**BRIEF**.
From the line with "genus: Connochaetes" through the line with "scientific name: Marmota monax", inclusive, return each line of the data below exactly and leave the rest out.

Start of INPUT DATA

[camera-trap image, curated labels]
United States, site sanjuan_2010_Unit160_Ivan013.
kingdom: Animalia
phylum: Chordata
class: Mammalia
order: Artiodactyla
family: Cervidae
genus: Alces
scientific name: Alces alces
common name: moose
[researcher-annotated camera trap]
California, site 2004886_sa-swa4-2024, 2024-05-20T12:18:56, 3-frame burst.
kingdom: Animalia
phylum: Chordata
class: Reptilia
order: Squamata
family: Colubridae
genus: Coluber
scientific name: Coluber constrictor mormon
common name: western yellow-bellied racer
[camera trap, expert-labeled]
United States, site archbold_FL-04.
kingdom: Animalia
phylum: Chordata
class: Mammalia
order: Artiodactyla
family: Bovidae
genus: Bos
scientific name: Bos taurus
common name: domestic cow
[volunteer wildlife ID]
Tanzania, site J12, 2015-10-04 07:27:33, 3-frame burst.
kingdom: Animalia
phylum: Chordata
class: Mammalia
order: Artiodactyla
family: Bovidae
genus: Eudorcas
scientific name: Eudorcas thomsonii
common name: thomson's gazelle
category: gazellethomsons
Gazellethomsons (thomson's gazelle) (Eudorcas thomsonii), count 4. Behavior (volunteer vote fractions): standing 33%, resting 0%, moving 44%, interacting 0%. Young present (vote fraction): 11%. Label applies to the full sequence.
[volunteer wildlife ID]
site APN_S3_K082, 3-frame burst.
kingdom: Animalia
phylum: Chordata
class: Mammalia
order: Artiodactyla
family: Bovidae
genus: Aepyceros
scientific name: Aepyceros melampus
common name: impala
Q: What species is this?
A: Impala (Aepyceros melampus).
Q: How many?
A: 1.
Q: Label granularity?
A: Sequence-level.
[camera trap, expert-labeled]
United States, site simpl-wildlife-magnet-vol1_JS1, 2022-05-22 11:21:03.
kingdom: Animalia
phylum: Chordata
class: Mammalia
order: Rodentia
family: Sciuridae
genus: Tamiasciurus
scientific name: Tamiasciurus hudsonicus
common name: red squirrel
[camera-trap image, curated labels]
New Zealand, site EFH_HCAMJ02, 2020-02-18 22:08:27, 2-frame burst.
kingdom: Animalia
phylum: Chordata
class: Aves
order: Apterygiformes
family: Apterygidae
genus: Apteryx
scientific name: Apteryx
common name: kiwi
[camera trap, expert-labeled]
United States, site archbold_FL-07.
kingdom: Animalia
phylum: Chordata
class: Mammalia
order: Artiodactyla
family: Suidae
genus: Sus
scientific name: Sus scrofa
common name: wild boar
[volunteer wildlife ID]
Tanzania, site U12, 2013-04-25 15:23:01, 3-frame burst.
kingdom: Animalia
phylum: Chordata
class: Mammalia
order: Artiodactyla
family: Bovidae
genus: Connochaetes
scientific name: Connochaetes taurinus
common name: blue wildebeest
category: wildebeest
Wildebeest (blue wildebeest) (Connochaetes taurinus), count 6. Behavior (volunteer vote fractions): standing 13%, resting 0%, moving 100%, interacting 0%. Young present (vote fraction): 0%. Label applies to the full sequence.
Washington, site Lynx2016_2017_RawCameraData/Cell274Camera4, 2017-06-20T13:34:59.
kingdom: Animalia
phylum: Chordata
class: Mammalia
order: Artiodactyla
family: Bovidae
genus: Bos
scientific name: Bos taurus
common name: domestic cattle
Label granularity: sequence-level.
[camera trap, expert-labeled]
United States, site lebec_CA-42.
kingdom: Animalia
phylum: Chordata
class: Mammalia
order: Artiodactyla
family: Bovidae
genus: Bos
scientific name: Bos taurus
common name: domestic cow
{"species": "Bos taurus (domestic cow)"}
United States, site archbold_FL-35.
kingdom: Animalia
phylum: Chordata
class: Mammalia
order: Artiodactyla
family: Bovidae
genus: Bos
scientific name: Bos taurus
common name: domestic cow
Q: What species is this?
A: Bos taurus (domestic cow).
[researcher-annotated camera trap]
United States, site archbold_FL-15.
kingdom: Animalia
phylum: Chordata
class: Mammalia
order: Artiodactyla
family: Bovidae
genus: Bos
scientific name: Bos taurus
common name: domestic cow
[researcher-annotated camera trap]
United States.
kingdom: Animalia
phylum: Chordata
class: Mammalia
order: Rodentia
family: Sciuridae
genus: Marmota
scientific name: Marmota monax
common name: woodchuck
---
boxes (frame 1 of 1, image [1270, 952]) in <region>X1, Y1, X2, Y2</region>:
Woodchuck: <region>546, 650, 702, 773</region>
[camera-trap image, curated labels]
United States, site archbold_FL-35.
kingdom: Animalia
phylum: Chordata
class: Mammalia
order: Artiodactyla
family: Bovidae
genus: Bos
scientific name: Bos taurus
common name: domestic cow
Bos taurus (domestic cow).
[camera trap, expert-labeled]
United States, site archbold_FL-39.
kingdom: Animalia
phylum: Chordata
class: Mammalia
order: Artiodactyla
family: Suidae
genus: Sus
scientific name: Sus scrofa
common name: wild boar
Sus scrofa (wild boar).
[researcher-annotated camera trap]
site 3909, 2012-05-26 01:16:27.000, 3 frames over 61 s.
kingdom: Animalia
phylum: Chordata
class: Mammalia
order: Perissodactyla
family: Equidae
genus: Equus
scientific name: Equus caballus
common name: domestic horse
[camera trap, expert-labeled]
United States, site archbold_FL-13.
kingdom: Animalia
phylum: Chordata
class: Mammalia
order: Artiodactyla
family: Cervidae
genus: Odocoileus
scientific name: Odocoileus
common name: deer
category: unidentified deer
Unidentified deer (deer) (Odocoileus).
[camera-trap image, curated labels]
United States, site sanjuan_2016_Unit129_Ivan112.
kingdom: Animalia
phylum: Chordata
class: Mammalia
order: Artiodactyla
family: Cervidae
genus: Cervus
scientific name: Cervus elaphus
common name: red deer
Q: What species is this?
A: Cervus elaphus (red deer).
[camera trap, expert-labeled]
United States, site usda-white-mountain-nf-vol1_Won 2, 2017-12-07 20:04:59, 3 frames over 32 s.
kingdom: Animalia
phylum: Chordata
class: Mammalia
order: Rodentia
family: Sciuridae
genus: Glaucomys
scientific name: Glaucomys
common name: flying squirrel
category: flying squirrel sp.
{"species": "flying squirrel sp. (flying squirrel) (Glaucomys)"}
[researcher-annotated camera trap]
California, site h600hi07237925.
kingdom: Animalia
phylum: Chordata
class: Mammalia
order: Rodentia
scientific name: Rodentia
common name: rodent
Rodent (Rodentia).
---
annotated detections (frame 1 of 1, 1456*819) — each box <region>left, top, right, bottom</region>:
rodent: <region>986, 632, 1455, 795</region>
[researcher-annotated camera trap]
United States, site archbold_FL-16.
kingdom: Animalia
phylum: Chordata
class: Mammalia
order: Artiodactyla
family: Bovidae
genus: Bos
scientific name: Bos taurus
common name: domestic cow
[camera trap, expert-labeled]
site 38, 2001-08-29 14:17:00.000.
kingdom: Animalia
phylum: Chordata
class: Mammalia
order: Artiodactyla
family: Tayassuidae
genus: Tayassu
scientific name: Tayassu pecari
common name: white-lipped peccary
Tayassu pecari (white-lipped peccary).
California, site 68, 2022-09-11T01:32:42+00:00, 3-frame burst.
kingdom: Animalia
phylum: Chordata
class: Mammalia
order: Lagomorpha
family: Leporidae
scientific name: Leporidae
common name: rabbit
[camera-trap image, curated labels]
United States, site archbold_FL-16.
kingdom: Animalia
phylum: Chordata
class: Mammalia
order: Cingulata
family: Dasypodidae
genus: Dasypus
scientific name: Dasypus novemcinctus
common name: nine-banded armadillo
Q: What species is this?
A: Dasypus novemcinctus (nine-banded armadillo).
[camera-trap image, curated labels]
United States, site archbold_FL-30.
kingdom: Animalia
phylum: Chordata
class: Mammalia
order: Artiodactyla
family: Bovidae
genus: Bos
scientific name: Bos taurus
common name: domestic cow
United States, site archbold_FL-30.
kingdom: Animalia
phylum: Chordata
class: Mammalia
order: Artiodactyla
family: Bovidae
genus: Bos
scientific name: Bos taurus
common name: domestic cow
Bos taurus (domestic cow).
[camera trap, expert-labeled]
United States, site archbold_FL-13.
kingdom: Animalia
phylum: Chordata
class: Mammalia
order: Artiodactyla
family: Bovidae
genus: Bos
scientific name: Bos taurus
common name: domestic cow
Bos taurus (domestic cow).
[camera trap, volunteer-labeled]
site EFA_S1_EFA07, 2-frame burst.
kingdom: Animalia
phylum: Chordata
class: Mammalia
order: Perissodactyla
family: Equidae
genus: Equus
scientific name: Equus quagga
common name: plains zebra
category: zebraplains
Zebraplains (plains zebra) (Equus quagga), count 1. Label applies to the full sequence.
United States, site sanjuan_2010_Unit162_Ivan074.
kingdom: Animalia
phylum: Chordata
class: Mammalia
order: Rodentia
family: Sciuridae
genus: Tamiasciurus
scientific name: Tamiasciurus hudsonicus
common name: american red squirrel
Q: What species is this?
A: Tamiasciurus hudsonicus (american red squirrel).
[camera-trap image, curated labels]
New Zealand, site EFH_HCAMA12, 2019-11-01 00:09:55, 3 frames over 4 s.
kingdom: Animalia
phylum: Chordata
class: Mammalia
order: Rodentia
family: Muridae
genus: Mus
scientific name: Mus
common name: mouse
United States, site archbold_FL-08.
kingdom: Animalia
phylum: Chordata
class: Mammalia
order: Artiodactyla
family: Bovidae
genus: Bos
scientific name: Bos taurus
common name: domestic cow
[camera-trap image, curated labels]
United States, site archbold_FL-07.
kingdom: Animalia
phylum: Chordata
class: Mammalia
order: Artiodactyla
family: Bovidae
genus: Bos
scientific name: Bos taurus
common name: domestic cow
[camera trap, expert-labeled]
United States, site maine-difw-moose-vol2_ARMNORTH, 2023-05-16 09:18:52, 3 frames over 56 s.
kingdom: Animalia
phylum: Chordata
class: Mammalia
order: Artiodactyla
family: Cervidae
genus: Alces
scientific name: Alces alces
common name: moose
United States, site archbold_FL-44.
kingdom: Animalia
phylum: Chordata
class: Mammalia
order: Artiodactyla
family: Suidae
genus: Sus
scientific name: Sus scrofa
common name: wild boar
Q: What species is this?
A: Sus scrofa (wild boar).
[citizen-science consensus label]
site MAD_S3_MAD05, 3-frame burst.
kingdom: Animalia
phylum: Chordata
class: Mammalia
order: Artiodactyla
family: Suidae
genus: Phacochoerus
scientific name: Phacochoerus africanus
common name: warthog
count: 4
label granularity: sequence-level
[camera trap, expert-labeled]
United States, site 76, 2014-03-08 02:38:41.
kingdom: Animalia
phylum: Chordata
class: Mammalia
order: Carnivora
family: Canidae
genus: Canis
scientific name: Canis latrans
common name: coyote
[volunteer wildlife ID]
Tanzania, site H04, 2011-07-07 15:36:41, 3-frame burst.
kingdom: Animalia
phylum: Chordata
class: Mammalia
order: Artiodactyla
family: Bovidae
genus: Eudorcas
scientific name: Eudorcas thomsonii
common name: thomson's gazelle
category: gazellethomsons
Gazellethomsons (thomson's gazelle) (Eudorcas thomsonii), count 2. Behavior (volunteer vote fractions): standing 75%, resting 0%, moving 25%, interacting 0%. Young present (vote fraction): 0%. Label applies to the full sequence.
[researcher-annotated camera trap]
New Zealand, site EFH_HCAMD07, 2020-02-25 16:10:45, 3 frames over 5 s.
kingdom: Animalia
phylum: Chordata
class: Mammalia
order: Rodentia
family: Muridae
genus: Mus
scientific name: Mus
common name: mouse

End of INPUT DATA

**OUTPUT OF THE EXERCISE**.
genus: Connochaetes
scientific name: Connochaetes taurinus
common name: blue wildebeest
category: wildebeest
Wildebeest (blue wildebeest) (Connochaetes taurinus), count 6. Behavior (volunteer vote fractions): standing 13%, resting 0%, moving 100%, interacting 0%. Young present (vote fraction): 0%. Label applies to the full sequence.
Washington, site Lynx2016_2017_RawCameraData/Cell274Camera4, 2017-06-20T13:34:59.
kingdom: Animalia
phylum: Chordata
class: Mammalia
order: Artiodactyla
family: Bovidae
genus: Bos
scientific name: Bos taurus
common name: domestic cattle
Label granularity: sequence-level.
[camera trap, expert-labeled]
United States, site lebec_CA-42.
kingdom: Animalia
phylum: Chordata
class: Mammalia
order: Artiodactyla
family: Bovidae
genus: Bos
scientific name: Bos taurus
common name: domestic cow
{"species": "Bos taurus (domestic cow)"}
United States, site archbold_FL-35.
kingdom: Animalia
phylum: Chordata
class: Mammalia
order: Artiodactyla
family: Bovidae
genus: Bos
scientific name: Bos taurus
common name: domestic cow
Q: What species is this?
A: Bos taurus (domestic cow).
[researcher-annotated camera trap]
United States, site archbold_FL-15.
kingdom: Animalia
phylum: Chordata
class: Mammalia
order: Artiodactyla
family: Bovidae
genus: Bos
scientific name: Bos taurus
common name: domestic cow
[researcher-annotated camera trap]
United States.
kingdom: Animalia
phylum: Chordata
class: Mammalia
order: Rodentia
family: Sciuridae
genus: Marmota
scientific name: Marmota monax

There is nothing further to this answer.